(Document excerpt)
[Start of section]

The bill’s author, Senator Frentz, opened floor debate saying the package represents an $80,000,000 base funding target per biennium and “is a big win” for teachers, police, firefighters and paramedics. He listed a series of benefit changes including earlier cost-of-living adjustments for police and fire retirees, a new teacher “career rule” and duty-disability modifications for public-safety employees.

Supporters said the bill gives teachers new retirement options and adds targeted cost-of-living improvements for public-safety retirees. “Teachers will get a career rule,” Senator Gustafson said on the floor, describing the bill’s educator provisions as a long-sought change. The bill also directs a $17,700,000 annual cost for the police and fire cost-of-living provisions and about $2,300,000 per year for state patrol increases; Frentz said the public-safety components total roughly $20,000,000 per year in general-fund cost.

Lawmakers pressing for larger or differently targeted funding lost several roll-call amendment votes. Senator Rasmussen’s amendment (A51) to add $20,000,000 per year to fully fund teacher benefit changes failed on a 33-34 roll call; Rasmussen argued the amendment would prevent creation of an unfunded liability, saying “a yes vote gives $20,000,000 more per year to fund teacher benefits.” Senator Rasmussen also offered amendments to remove a legislative-COLA increase and to cap the Teachers Retirement Association executive director’s salary; both (A50 and A52) were defeated on similar 33-34 tallies. A proposed change to the duty-disability language (A53) was offered, discussed and then withdrawn.

[End of section]

Collected data
[Start of section]

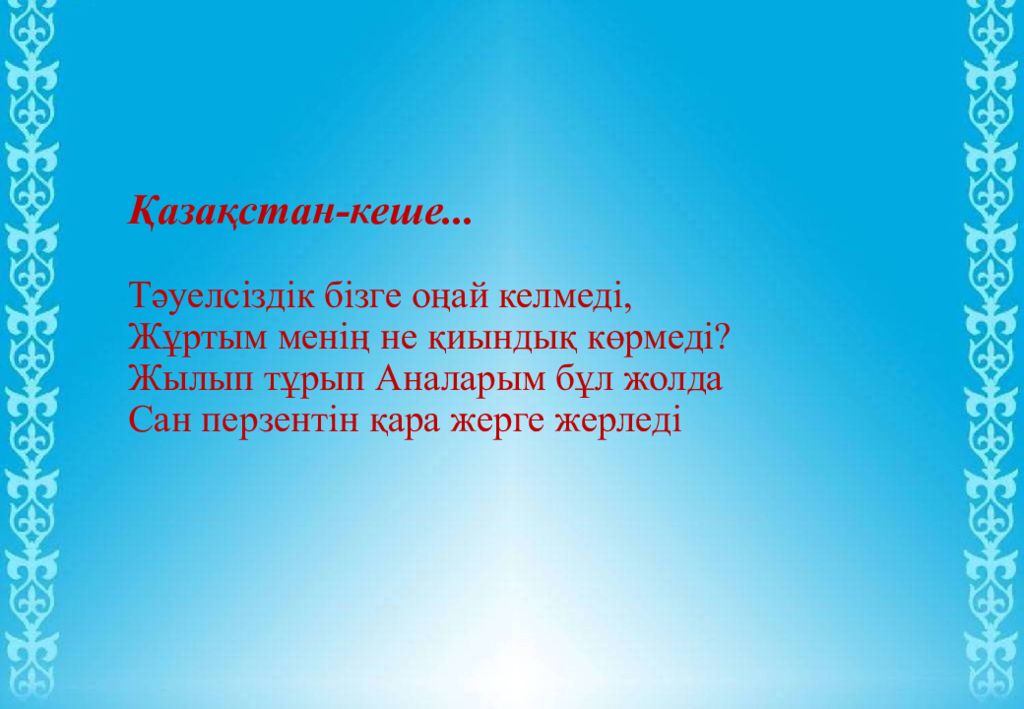 Қазақстан-кеше...

Тәуелсіздік бізге оңай келмеді,
Жұртым менің не қиындық көрмеді?
Жылып тұрып Аналарым бұл жолда
Сан перзентін қара жерге жерледі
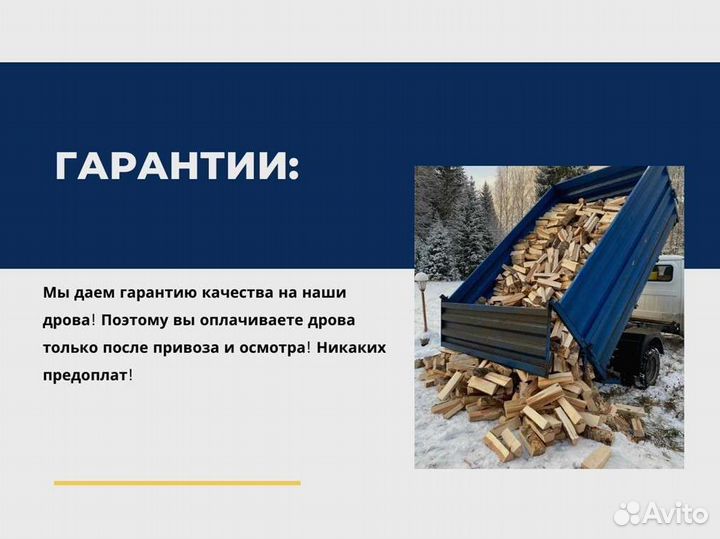 ГАРАНТИИ:

Мы даем гарантию качества на наши дрова! Поэтому вы оплачиваете дрова только после привоза и осмотра! Никаких предоплат!

Avito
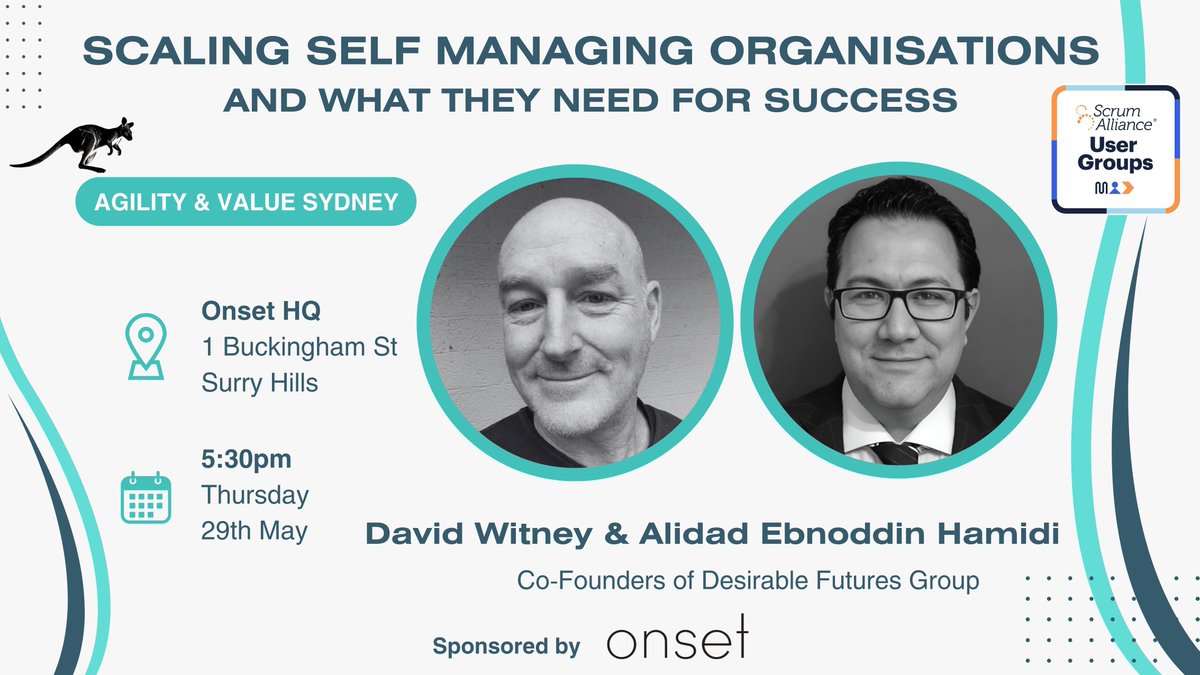 SCALING SELF MANAGING ORGANISATIONS
AND WHAT THEY NEED FOR SUCCESS

Scrum Alliance®
User Groups

AGILITY & VALUE SYDNEY

Onset HQ
1 Buckingham St
Surry Hills

5:30pm
Thursday
29th May

David Witney & Alidad Ebnoddin Hamidi

Co-Founders of Desirable Futures Group

Sponsored by onset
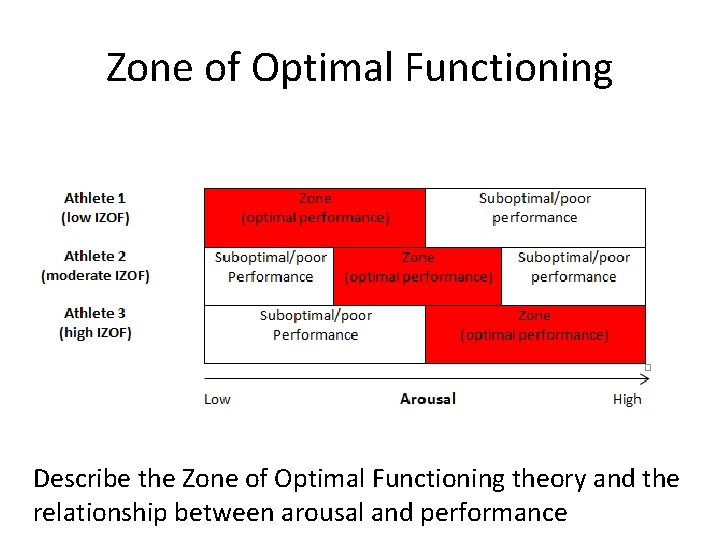 Zone of Optimal Functioning

Athlete 1
(low IZOF)

Zone
(optimal performance)

Suboptimal/poor
performance

Athlete 2
(moderate IZOF)

Suboptimal/poor
Performance

Zone
(optimal performance)

Suboptimal/poor
performance

Athlete 3
(high IZOF)

Suboptimal/poor
Performance

Zone
(optimal performance)

Low

Arousal

High

Describe the Zone of Optimal Functioning theory and the relationship between arousal and performance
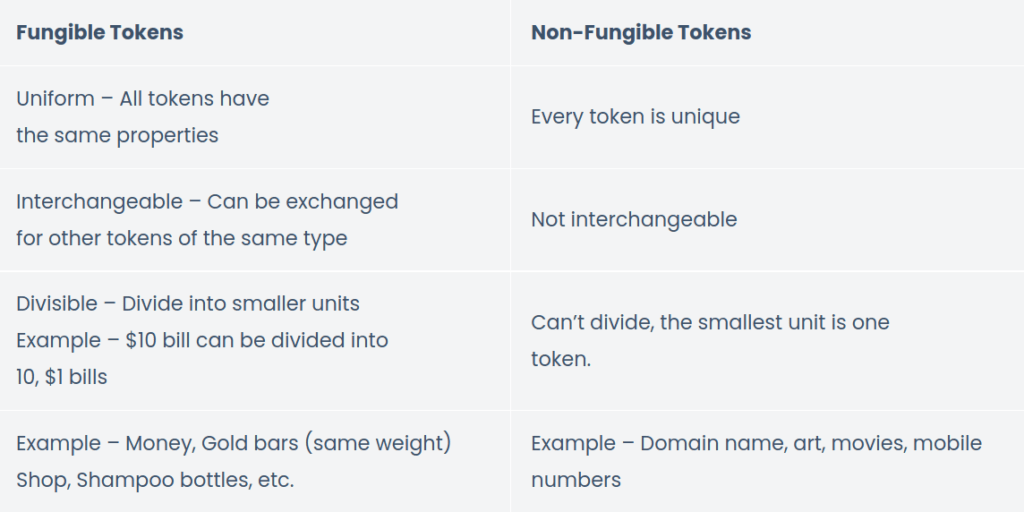 | Fungible Tokens | Non-Fungible Tokens |
|---|---|
| Uniform – All tokens have the same properties | Every token is unique |
| Interchangeable – Can be exchanged for other tokens of the same type | Not interchangeable |
| Divisible – Divide into smaller units Example – \$10 bill can be divided into 10, \$1 bills | Can't divide, the smallest unit is one token. |
| Example – Money, Gold bars (same weight) Shop, Shampoo bottles, etc. | Example – Domain name, art, movies, mobile numbers |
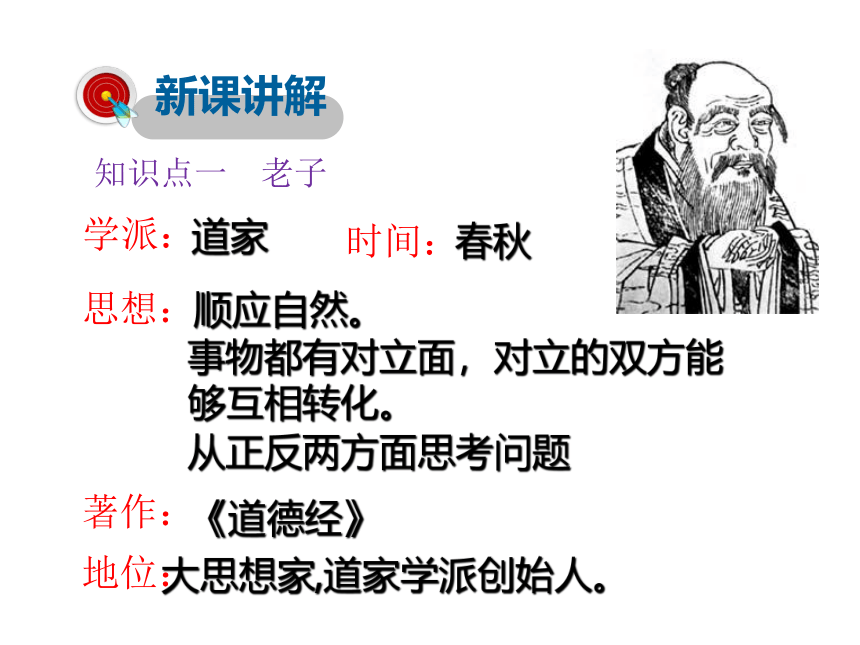 新课讲解

知识点一　老子

学派：道家　时间：春秋

思想：顺应自然。
事物都有对立面，对立的双方能够互相转化。
从正反两方面思考问题

著作：《道德经》

地位：大思想家,道家学派创始人。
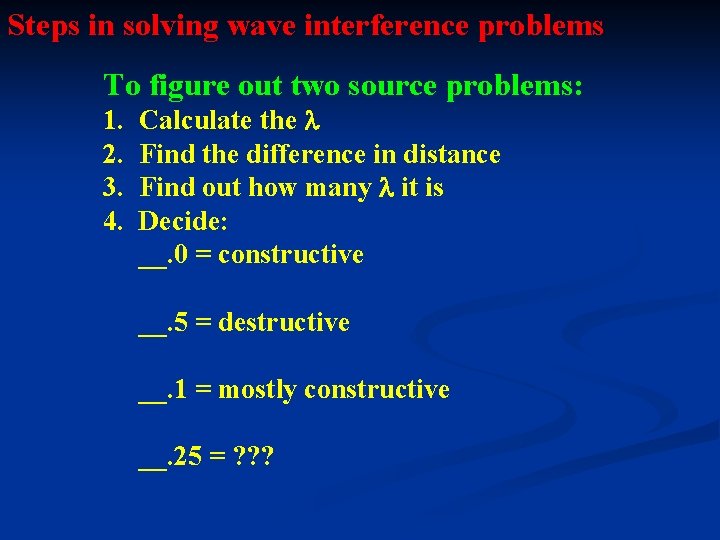 Steps in solving wave interference problems

To figure out two source problems:

1. Calculate the $\lambda$
2. Find the difference in distance
3. Find out how many $\lambda$ it is
4. Decide:

__.0 = constructive

__.5 = destructive

__.1 = mostly constructive

__.25 = ???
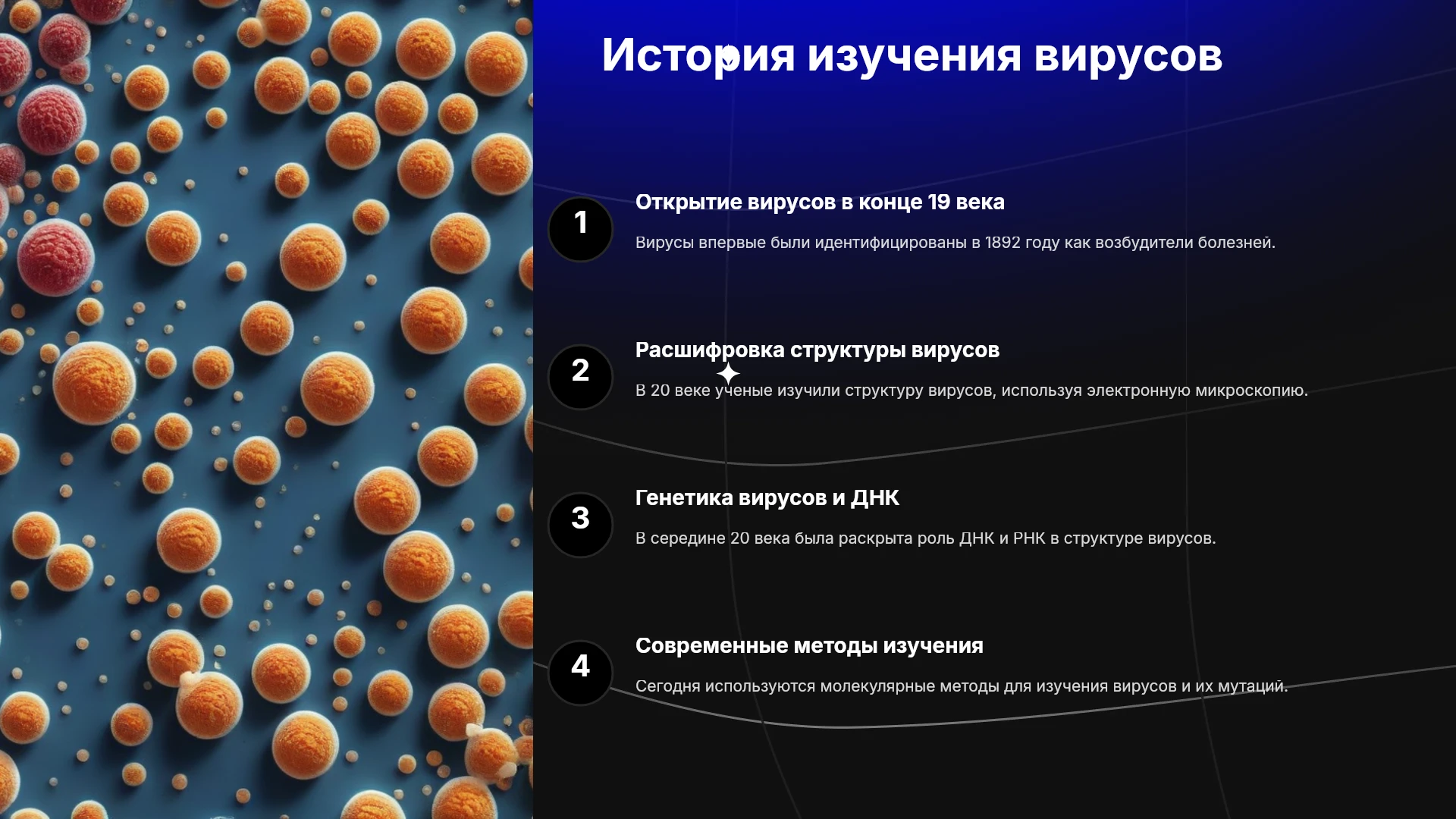 История изучения вирусов

1

Открытие вирусов в конце 19 века

Вирусы впервые были идентифицированы в 1892 году как возбудители болезней.

2

Расшифровка структуры вирусов

В 20 веке ученые изучили структуру вирусов, используя электронную микроскопию.

3

Генетика вирусов и ДНК

В середине 20 века была раскрыта роль ДНК и РНК в структуре вирусов.

4

Современные методы изучения

Сегодня используются молекулярные методы для изучения вирусов и их мутаций.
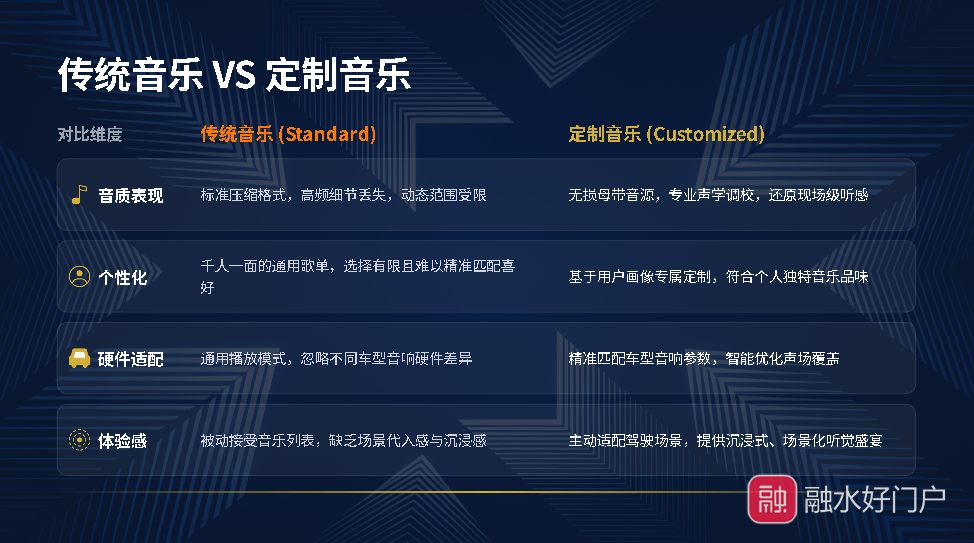 传统音乐 VS 定制音乐

| 对比维度 | 传统音乐 (Standard) | 定制音乐 (Customized) |
|---|---|---|
| 音质表现 | 标准压缩格式，高频细节丢失，动态范围受限 | 无损母带音源，专业声学调校，还原现场级听感 |
| 个性化 | 千人一面的通用歌单，选择有限且难以精准匹配喜好 | 基于用户画像专属定制，符合个人独特音乐品味 |
| 硬件适配 | 通用播放模式，忽略不同车型音响硬件差异 | 精准匹配车型音响参数，智能优化声场覆盖 |
| 体验感 | 被动接受音乐列表，缺乏场景代入感与沉浸感 | 主动适配驾驶场景，提供沉浸式、场景化听觉盛宴 |

融 融水好门户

[End of section]

(What to do) Extend the account of the Senate floor debate on the pension bill, starting after its last sentence.

(Answer to the exercise)
Opponents and some supporters warned the bill leaves unresolved funding questions. Senator Rasmussen and others warned parts of the teacher package were not fully paid for; Rasmussen said the bill’s benefits were “about $40,000,000 per year, but there’s only $20,000,000 per year in funding.” Senator Howe and others raised concerns about compressed timing that limited vetting of amendments and said the duty-disability language could use more work. “I don’t think this duty disability bill has everything it needs,” Howe said.

Proponents argued the bill represents bipartisan work by the Legislative Commission on Pensions and Retirement and improves retirement security now while committing to additional work on remaining issues. Frentz thanked commission staff and said the TRA board agreed to absorb additional costs to help enable the career rule. Senator Duckworth criticized members for not having fixed teacher pensions during prior surplus years: “I can’t get over the fact that we didn’t fix it when we had $19,000,000,000 to do so,” she said.

The full Senate approved the bill on third reading by voice and roll call. The secretary closed the final roll call with 55 ayes and 12 noes and the title was agreed to. The bill will proceed to the House as the next step in the process.

Among provisions noted on the floor: an earlier cost-of-living adjustment for some police and fire retirees, a 2026 one-time COLA payment mechanism described in debate, a new 60/30 “career rule” option for teachers, an enhanced Hurley retirement adjustment reducing certain penalties, changes to duty-disability benefits that extend wage replacement and health coverage terms for some public-safety employees, and work groups or studies for firefighter relief associations and probation officers. Several senators urged continued work on duty-disability and related implementation details in coming months.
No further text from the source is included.